Let's start by finding the amount of antifreeze currently in the radiator.
At present, the radiator holds 18 liters of a 10% antifreeze solution, so the amount of antifreeze in the radiator is 18 liters * 10% = 1.8 liters.
Now, let's determine how much antifreeze needs to be in the radiator for a 40% concentration.
If we let x represent the amount of the 10% solution to be drained, then we can set up the equation:
(1.8 liters + x) = 0.4 * (18 liters - x)
Expanding this equation, we get:
1.8 liters + x = 7.2 liters - 0.4x
Combining like terms, we have:
1.8 liters + 0.4x = 7.2 liters - x
Now, let's solve for x:
1.4x = 5.4 liters
Dividing both sides by 1.4, we find:
x = 3.857 liters
Therefore, approximately 3.857 liters of the 10% solution should be drained and replaced with 100% antifreeze to get the desired 40% strength.
To find the number of liters of the 10% solution that should be drained and replaced with 100% antifreeze, you can follow these steps:
Step 1: Find the amount of antifreeze in the current solution.
The current solution has 18 liters of a 10% antifreeze solution.
Amount of antifreeze = 18 liters * 0.10 = 1.8 liters
Step 2: Determine the total volume of the new solution.
Let x be the number of liters drained and replaced with 100% antifreeze.
The new solution will have a total volume of 18 liters.
Step 3: Find the amount of antifreeze in the final solution.
After draining and replacing x liters of the 10% solution, the amount of antifreeze is still 1.8 liters.
The amount of antifreeze in the new solution is:
Amount of antifreeze = (1.8 liters - 0.10x) + (x liters * 1)
Step 4: Set up an equation and solve for x.
The final solution needs to be a 40% antifreeze solution.
So, the amount of antifreeze in the final solution should be 40% of the total volume:
Amount of antifreeze = 0.40 * 18 liters
Setting up the equation:
(1.8 liters - 0.10x) + x liters = 0.40 * 18 liters
Simplifying the equation:
1.8 liters - 0.10x + x liters = 7.2 liters
Combining like terms:
0.9x = 7.2 liters - 1.8 liters
0.9x = 5.4 liters
Solving for x:
x = 5.4 liters / 0.9
x ≈ 6 liters
Therefore, approximately 6 liters of the 10% solution should be drained and replaced with 100% antifreeze to get the desired 40% strength.

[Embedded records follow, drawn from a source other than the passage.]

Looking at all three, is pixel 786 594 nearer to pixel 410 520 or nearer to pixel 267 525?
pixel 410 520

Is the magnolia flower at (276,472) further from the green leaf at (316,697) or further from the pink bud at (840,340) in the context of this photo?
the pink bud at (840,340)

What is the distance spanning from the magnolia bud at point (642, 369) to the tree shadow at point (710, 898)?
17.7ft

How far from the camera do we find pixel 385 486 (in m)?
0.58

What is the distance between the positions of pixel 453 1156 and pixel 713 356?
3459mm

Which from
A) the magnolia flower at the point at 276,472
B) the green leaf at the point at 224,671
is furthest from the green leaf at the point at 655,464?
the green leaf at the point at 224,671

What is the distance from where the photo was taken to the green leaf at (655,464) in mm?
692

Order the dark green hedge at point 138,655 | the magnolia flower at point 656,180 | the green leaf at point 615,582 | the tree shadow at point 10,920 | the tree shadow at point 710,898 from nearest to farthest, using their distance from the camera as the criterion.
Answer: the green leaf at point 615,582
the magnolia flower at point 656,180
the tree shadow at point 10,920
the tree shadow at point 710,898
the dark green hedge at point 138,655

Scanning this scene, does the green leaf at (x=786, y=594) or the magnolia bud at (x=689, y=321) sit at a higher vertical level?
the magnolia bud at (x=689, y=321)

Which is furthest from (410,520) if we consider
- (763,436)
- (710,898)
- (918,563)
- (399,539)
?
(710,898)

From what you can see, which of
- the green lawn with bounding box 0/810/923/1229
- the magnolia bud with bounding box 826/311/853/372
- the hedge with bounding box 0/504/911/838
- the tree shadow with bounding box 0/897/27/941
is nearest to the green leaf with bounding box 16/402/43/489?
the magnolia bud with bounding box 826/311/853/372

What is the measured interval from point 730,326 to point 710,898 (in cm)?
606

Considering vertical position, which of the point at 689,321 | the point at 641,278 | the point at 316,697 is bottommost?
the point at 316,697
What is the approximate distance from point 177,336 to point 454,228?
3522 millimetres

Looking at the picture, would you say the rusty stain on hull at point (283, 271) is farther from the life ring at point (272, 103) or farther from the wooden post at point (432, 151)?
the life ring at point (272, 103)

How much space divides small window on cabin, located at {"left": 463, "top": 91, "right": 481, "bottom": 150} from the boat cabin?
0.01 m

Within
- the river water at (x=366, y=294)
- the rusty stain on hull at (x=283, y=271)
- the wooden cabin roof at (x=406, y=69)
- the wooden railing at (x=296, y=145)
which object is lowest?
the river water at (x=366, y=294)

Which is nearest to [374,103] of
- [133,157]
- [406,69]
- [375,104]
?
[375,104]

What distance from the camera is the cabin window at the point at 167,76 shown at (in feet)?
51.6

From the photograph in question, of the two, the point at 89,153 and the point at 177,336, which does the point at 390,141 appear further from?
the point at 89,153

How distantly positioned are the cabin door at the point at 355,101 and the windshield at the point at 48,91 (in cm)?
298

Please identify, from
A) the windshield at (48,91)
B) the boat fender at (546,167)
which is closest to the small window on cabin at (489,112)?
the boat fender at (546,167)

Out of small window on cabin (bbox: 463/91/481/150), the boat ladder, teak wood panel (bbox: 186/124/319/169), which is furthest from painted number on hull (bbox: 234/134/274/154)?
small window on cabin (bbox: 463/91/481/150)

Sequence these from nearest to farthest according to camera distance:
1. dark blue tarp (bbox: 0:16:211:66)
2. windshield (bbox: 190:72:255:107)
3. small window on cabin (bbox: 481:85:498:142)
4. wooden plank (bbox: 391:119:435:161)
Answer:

To solve this problem, we need to find out how many liters of the 10% solution need to be drained and replaced with 100% antifreeze to achieve a 40% solution.
Let's break down the problem step by step:
Step 1: Determine the initial amount of antifreeze in the 10% solution.
The 10% solution contains 10% antifreeze. Therefore, we can calculate the initial amount of antifreeze as 10% of 18 liters:
Initial antifreeze = 0.10 * 18 liters = 1.8 liters
Step 2: Determine the desired amount of antifreeze in the final solution.
We want the final solution to have a concentration of 40% antifreeze. To determine the desired amount of antifreeze, we need to calculate 40% of the total volume of the final solution.
Desired antifreeze = 0.40 * (18 liters - x) liters
Step 3: Set up the equation.
To find the amount of the 10% solution that should be drained and replaced with 100% antifreeze, we need to set up an equation stating that the initial antifreeze plus the additional antifreeze added is equal to the desired antifreeze. Mathematically, this can be written as:
Initial antifreeze + Additional antifreeze = Desired antifreeze
Step 4: Solve the equation.
Substituting the values, we get:
1.8 liters + 1 (liters added) = 0.40 * (18 liters - x) liters
Simplifying the equation gives us:
1.8 liters + 1 liter = 7.2 liters - 0.40x
2.8 liters = 7.2 liters - 0.40x
Next, we will isolate the variable on one side of the equation:
0.40x = 7.2 liters - 2.8 liters
0.40x = 4.4 liters
Finally, we can solve for x by dividing both sides of the equation by 0.40:
x = 4.4 liters / 0.40
x = 11 liters
Therefore, you need to drain and replace 11 liters of the 10% solution with 100% antifreeze to obtain the desired 40% strength.